All bits are ordered starting with 0. Some superfluous parenthesis have
been added, in some of the examples below.

unsigned int x = 0; /* Always use unsigned types! */
x |= (1U << 3); /* Set bit 3 */
x |= (1U << 4 | 1U << 5); /* Set bits 4 and 5 */
x &= ~(1U << 4); /* Clear bit 4 */
x &= ~(1U << 3 | 1U << 5); /* Clear bits 3 and 5 */
x ^= (1U << 6); /* Toggle bit 6 */
x ^= (1U << 7 | 1U << 8); /* Toggle bits 7 and 8 */
if(x & (1U << 6)) {...} /* Is bit 6 set? */
if(!(x & (1U << 7 | 1U << 8))) {...} /* Are bits 7 and 8 clear? */


/* Some typical usages */
#define FOO (1U << 2)
#define BAR (1U << 4)
#define BAZ (1U << 5)
#define ANY (FOO | BAR | BAZ)
#define FOOBAR (FOO | BAR)

if(x & ANY) {...} /* Is any of FOO, BAR, BAZ set? */
x |= FOOBAR; /* Set FOO and BAR bits */
x ^= BAZ; /* Toggle BAZ bit */


You get the idea. Not difficult. You should define a descriptive macro
for each meaningful bit, and should avoid sprinkling the code with
numeric literals.


Mark F. Haigh
(e-mail address removed)

 

[Rajeev]

All bits are ordered starting with 0. Some superfluous parenthesis have
been added, in some of the examples below.

unsigned int x = 0; /* Always use unsigned types! */
x |= (1U << 3); /* Set bit 3 */
x |= (1U << 4 | 1U << 5); /* Set bits 4 and 5 */
x &= ~(1U << 4); /* Clear bit 4 */
x &= ~(1U << 3 | 1U << 5); /* Clear bits 3 and 5 */
x ^= (1U << 6); /* Toggle bit 6 */
x ^= (1U << 7 | 1U << 8); /* Toggle bits 7 and 8 */
if(x & (1U << 6)) {...} /* Is bit 6 set? */
if(!(x & (1U << 7 | 1U << 8))) {...} /* Are bits 7 and 8 clear? */


/* Some typical usages */
#define FOO (1U << 2)
#define BAR (1U << 4)
#define BAZ (1U << 5)
#define ANY (FOO | BAR | BAZ)
#define FOOBAR (FOO | BAR)

if(x & ANY) {...} /* Is any of FOO, BAR, BAZ set? */
x |= FOOBAR; /* Set FOO and BAR bits */
x ^= BAZ; /* Toggle BAZ bit */

This is a very nicely presented collection.

If I may add, there are alternatives to using #defines.
One can use const int or enum, ie (building on Mike's summary)

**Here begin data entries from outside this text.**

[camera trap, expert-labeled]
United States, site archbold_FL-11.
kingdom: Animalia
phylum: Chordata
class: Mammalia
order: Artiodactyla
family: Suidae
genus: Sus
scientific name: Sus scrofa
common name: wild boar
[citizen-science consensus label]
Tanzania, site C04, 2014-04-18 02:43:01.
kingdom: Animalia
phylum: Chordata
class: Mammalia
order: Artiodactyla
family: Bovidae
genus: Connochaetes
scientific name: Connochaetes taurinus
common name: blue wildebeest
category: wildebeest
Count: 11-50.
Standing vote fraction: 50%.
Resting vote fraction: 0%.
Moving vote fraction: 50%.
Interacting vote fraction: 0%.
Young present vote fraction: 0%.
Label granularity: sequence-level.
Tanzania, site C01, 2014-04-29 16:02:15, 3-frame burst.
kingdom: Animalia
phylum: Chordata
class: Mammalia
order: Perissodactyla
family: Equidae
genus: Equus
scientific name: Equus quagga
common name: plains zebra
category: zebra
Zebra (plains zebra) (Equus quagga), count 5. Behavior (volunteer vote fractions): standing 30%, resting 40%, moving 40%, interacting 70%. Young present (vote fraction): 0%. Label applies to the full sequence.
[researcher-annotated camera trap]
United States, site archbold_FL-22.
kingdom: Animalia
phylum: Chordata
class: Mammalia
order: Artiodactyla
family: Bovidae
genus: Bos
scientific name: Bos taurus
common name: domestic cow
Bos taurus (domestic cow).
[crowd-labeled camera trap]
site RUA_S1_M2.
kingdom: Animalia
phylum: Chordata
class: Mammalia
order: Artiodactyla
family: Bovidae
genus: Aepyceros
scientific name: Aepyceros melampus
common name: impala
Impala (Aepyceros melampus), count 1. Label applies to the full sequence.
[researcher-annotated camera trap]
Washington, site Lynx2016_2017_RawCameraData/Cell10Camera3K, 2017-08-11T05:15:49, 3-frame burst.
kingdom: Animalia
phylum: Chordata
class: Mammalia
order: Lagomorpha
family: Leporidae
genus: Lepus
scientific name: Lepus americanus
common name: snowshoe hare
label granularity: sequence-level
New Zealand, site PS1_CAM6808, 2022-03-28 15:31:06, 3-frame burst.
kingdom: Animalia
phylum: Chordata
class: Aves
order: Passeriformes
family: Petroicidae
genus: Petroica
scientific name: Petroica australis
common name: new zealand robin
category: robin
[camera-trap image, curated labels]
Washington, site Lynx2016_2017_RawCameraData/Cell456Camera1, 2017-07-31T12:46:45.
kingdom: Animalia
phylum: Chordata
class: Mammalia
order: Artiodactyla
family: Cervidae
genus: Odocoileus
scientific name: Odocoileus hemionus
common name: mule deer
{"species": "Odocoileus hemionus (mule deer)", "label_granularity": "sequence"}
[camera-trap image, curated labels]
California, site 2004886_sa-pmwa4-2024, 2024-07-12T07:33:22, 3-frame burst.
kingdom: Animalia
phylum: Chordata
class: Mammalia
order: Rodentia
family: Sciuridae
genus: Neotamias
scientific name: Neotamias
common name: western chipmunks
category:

const int FOOpos=2; /* pos shorthand for position */
/* const int FOO = (1U<<FOOpos); this is not allowed in VisualC */
enum MyRegBitPos {BARpos=4,BAZpos=5};
const int BAZ = (1U<<BAZpos); /* this is allowed */

and here are some other macros to consider

#define SetRegBitPos(iReg,BitPos) {iReg|=(1U<<(BitPos));}
#define ClrRegBitPos(iReg,BitPos) {iReg&= ~(1U<<(BitPos));}

Regards,
-rajeev-

 

[Charlie Gordon]

and here are some other macros to consider

#define SetRegBitPos(iReg,BitPos) {iReg|=(1U<<(BitPos));}
#define ClrRegBitPos(iReg,BitPos) {iReg&= ~(1U<<(BitPos));}

Not advisable : macros should not expand to a block statement, it makes them
unfit for use as follows:

if (some_condition())
SetRegBitPos(iReg,BitPos);
else
ClrRegBitPos(iReg,BitPos);

There are ways to fix this problem :

#define SetRegBitPos(iReg,BitPos) ((iReg) |= (1U<<(BitPos)))
#define ClrRegBitPos(iReg,BitPos) ((iReg) &= ~(1U<<(BitPos)))

Or

#define SetRegBitPos(iReg,BitPos) do { (iReg) |= (1U<<(BitPos));}while (0)
#define ClrRegBitPos(iReg,BitPos) do { (iReg) &= ~(1U<<(BitPos));}while (0)

Also note that iReg must be parenthesized to avoid precedence issues.

Chqrlie.